Step 2: the feature of extracting multi-level multiple dimensioned point set
(1) extraction of the feature based on point
First, the supporting zone of every in defining point cloud.Set N
p={ q|q is the k of p
2in individual neighbor point one } as the supporting zone of some p.In order to guarantee supporting zone mid point distribution homogeneous, k
2can not get too large, too large k
2can cause N
pin point fall on different objects or the different piece of object, k
2can not get too littlely, too little meeting causes for the point of feature extraction very little, is difficult to obtain stable feature.

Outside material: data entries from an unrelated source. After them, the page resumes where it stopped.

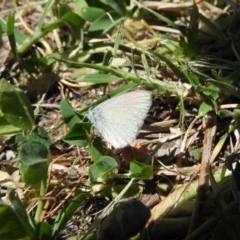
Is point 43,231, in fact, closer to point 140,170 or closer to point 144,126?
point 140,170

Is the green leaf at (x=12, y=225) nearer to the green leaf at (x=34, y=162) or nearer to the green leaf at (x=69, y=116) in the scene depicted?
the green leaf at (x=34, y=162)

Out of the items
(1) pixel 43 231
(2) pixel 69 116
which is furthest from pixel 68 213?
(2) pixel 69 116

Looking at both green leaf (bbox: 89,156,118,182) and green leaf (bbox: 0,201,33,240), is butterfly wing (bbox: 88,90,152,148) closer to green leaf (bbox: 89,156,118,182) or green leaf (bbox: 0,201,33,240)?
green leaf (bbox: 89,156,118,182)

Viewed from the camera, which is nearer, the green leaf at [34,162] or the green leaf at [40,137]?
→ the green leaf at [34,162]

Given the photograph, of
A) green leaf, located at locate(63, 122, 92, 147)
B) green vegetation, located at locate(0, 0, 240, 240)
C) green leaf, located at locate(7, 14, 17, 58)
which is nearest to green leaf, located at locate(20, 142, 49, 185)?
green vegetation, located at locate(0, 0, 240, 240)

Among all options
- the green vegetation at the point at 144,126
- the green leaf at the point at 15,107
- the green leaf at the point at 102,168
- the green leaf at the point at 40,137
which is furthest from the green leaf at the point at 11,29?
the green leaf at the point at 102,168
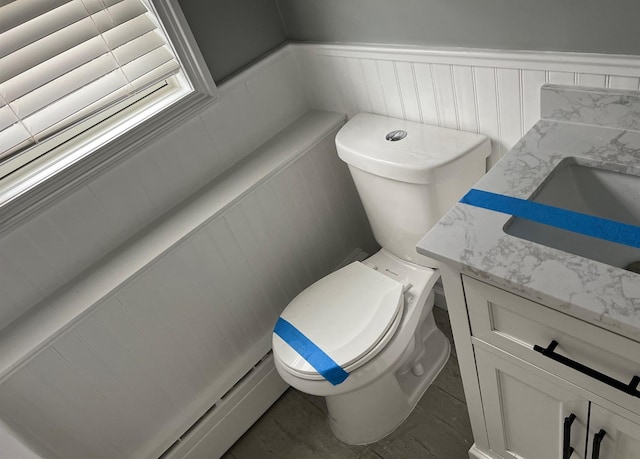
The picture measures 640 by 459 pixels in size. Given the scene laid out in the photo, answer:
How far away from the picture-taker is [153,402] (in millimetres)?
1442

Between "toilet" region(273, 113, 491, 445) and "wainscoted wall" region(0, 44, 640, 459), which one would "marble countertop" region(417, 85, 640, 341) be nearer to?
"wainscoted wall" region(0, 44, 640, 459)

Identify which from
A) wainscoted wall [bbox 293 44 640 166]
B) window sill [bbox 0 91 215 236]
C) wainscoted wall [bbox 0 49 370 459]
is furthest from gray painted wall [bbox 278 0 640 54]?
window sill [bbox 0 91 215 236]

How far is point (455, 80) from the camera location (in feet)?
4.11

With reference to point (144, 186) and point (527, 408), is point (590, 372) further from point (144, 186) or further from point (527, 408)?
point (144, 186)

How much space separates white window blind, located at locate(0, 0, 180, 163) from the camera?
3.71 ft

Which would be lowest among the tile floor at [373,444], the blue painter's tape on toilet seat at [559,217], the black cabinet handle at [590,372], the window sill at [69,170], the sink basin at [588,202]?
the tile floor at [373,444]

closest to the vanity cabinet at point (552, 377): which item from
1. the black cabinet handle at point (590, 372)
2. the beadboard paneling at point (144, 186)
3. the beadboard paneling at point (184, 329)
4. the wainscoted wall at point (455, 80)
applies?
the black cabinet handle at point (590, 372)

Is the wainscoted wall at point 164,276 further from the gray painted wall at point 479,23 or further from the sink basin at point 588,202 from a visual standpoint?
the sink basin at point 588,202

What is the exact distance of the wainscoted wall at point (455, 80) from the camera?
1029 mm

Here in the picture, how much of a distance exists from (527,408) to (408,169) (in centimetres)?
62

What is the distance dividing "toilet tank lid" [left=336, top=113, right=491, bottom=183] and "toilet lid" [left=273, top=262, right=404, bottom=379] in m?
0.33

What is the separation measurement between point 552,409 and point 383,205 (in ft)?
2.29

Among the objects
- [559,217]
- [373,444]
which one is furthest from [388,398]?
[559,217]

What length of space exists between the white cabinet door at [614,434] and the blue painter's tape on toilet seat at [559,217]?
12.1 inches
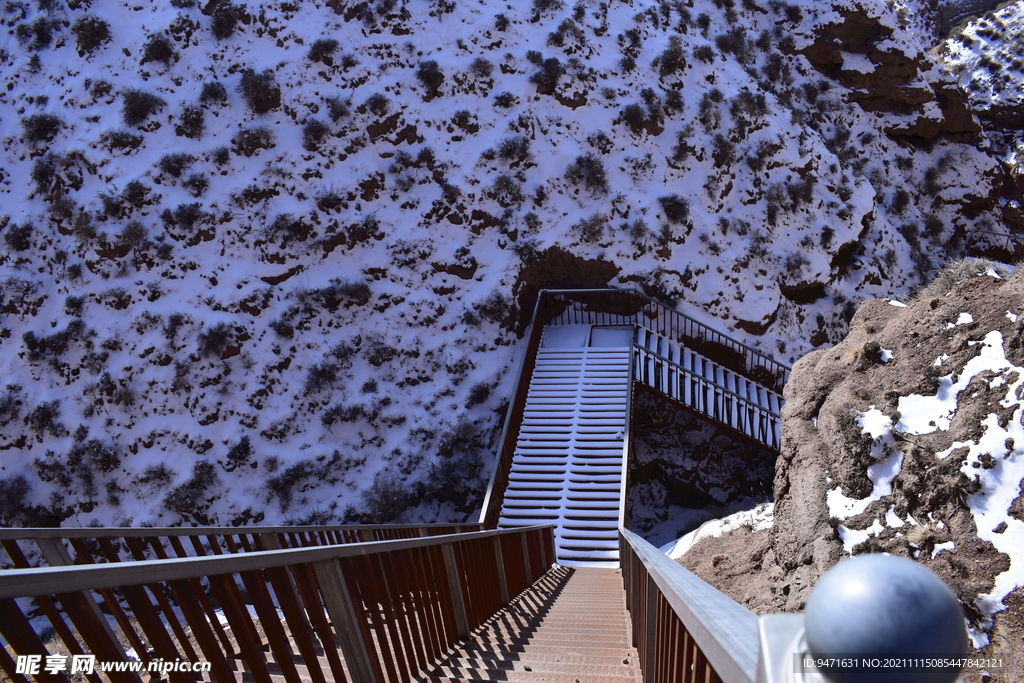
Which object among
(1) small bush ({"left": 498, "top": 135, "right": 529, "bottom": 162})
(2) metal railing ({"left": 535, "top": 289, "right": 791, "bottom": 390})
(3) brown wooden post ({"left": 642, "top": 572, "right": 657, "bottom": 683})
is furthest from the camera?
(1) small bush ({"left": 498, "top": 135, "right": 529, "bottom": 162})

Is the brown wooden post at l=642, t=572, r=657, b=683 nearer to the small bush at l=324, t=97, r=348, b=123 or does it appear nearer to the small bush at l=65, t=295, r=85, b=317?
the small bush at l=65, t=295, r=85, b=317

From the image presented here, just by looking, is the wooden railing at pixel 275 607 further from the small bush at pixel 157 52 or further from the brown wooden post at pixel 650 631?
the small bush at pixel 157 52

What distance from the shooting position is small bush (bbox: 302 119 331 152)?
16750mm

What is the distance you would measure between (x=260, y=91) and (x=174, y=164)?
3.36 meters

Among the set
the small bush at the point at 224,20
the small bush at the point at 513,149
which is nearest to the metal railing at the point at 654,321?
the small bush at the point at 513,149

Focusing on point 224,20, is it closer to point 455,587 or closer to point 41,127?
point 41,127

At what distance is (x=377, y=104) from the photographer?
1744 centimetres

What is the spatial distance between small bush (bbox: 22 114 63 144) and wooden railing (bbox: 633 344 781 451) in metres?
17.4

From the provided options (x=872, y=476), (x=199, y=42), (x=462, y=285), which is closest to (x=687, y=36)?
(x=462, y=285)

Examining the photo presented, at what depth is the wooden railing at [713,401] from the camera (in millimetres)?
13617

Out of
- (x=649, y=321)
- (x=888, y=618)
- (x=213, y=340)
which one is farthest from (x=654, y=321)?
(x=888, y=618)

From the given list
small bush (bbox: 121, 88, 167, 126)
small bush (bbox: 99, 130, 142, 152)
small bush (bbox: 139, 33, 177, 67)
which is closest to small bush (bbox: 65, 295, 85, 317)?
small bush (bbox: 99, 130, 142, 152)

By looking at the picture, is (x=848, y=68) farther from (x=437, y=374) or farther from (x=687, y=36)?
(x=437, y=374)

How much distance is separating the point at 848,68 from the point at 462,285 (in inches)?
754
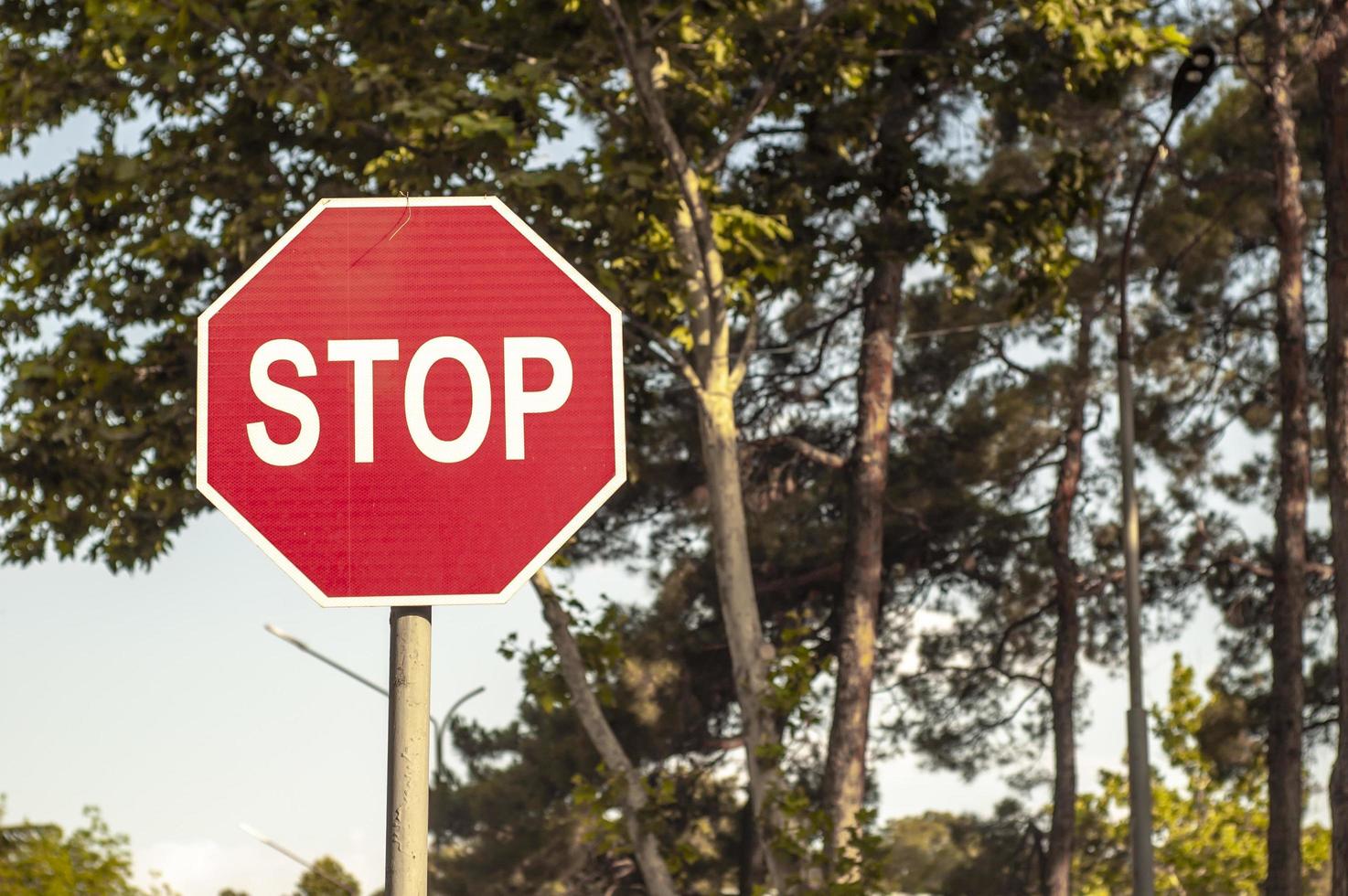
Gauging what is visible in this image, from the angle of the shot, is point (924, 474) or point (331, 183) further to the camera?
point (924, 474)

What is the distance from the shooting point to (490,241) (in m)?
2.99

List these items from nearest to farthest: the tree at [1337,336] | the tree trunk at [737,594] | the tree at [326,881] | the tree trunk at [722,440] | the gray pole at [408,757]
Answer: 1. the gray pole at [408,757]
2. the tree trunk at [722,440]
3. the tree trunk at [737,594]
4. the tree at [1337,336]
5. the tree at [326,881]

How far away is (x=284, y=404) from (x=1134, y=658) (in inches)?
514

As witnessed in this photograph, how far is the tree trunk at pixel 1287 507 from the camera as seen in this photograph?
66.5 ft

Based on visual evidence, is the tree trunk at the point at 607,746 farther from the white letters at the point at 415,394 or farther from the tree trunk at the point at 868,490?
the white letters at the point at 415,394

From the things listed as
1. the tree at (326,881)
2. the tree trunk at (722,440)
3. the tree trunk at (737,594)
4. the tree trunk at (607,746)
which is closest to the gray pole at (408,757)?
the tree trunk at (722,440)

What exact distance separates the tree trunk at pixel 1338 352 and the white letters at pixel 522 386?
15695 mm

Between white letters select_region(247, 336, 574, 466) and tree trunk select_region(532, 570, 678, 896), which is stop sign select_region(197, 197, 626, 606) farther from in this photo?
tree trunk select_region(532, 570, 678, 896)

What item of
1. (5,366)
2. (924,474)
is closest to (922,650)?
(924,474)

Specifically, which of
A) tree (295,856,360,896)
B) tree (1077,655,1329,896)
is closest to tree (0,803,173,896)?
tree (1077,655,1329,896)

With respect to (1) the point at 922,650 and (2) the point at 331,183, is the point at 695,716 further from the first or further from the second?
(2) the point at 331,183

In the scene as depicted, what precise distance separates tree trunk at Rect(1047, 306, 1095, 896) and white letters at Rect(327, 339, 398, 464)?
81.2 feet

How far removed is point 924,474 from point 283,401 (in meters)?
24.3

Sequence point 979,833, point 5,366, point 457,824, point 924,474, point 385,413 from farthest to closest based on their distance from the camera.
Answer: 1. point 979,833
2. point 457,824
3. point 924,474
4. point 5,366
5. point 385,413
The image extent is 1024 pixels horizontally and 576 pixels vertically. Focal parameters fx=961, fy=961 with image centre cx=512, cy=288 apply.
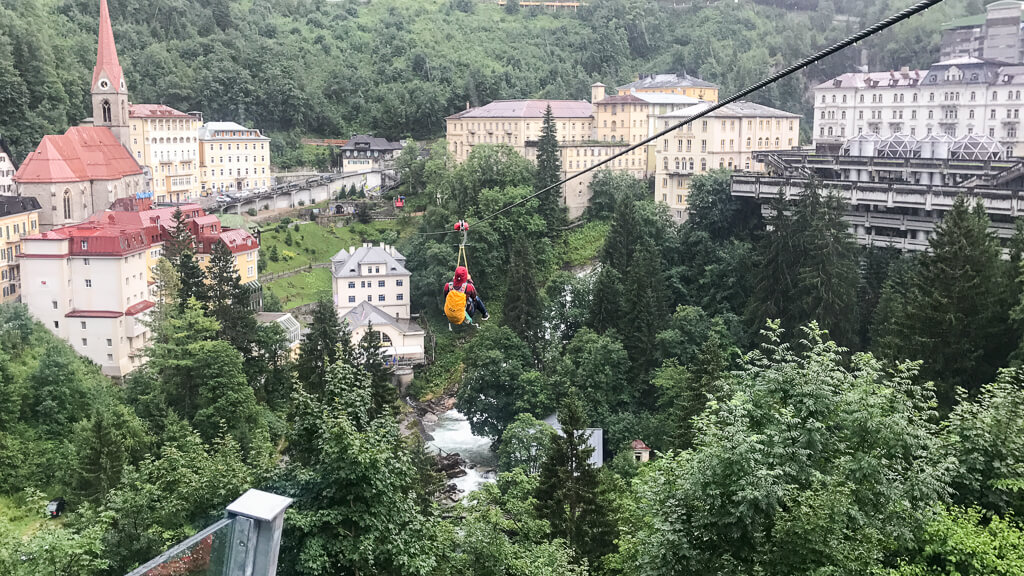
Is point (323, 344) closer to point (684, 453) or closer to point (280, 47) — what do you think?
point (684, 453)

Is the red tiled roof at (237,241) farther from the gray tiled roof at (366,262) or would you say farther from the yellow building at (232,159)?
the yellow building at (232,159)

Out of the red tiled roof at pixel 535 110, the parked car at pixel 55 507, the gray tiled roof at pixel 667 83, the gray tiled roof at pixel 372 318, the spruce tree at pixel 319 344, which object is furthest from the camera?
the gray tiled roof at pixel 667 83

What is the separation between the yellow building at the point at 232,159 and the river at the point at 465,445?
3370cm

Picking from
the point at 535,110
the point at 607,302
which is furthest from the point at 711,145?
the point at 535,110

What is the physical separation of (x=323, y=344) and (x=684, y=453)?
23.7 metres

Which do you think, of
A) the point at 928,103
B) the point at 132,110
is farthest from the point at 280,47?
the point at 928,103

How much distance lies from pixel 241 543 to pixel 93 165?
54.1 m

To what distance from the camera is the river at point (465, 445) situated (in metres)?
34.8

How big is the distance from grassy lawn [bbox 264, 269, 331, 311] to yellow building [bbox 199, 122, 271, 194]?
16.2 metres

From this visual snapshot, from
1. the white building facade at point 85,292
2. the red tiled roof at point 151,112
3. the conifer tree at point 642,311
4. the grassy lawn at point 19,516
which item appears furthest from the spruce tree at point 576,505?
the red tiled roof at point 151,112

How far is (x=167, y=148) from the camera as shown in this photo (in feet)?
209

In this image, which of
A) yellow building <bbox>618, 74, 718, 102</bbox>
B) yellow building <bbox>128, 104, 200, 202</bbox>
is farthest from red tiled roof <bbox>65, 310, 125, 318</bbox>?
yellow building <bbox>618, 74, 718, 102</bbox>

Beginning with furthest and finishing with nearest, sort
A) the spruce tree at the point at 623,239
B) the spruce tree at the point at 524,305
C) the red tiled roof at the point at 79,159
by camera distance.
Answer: the red tiled roof at the point at 79,159 < the spruce tree at the point at 623,239 < the spruce tree at the point at 524,305

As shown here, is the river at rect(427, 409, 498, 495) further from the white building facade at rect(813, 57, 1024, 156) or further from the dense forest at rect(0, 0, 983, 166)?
the dense forest at rect(0, 0, 983, 166)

Defined after supporting zone, used feature and spin figure based on eigenwert to be described the feature of a point.Eigenvalue λ
1, λ
2, λ
3(λ
1> λ
2> λ
3) be by solving covariance matrix C below
pobtain.
In above formula (1),
set N
pmiddle center a little.
The span of the eigenwert that different covariance matrixes obtain is different, for the ease of comparing these eigenwerts, need to be normalized it.
λ
i=λ
i/∑
iλ
i i=1,2,3 (2)
After having obtained eigenwert, calculate the feature based on eigenwert and build the vectorial F that forms one 6 dimension
eigen,
F
eigenin feature based on the eigenwert full variance of representative structure tensor, the anisotropy of structure tensor, the plane of structure tensor, spherical structure tensor, structure tensor Characteristic Entropy and linear structure tensor successively.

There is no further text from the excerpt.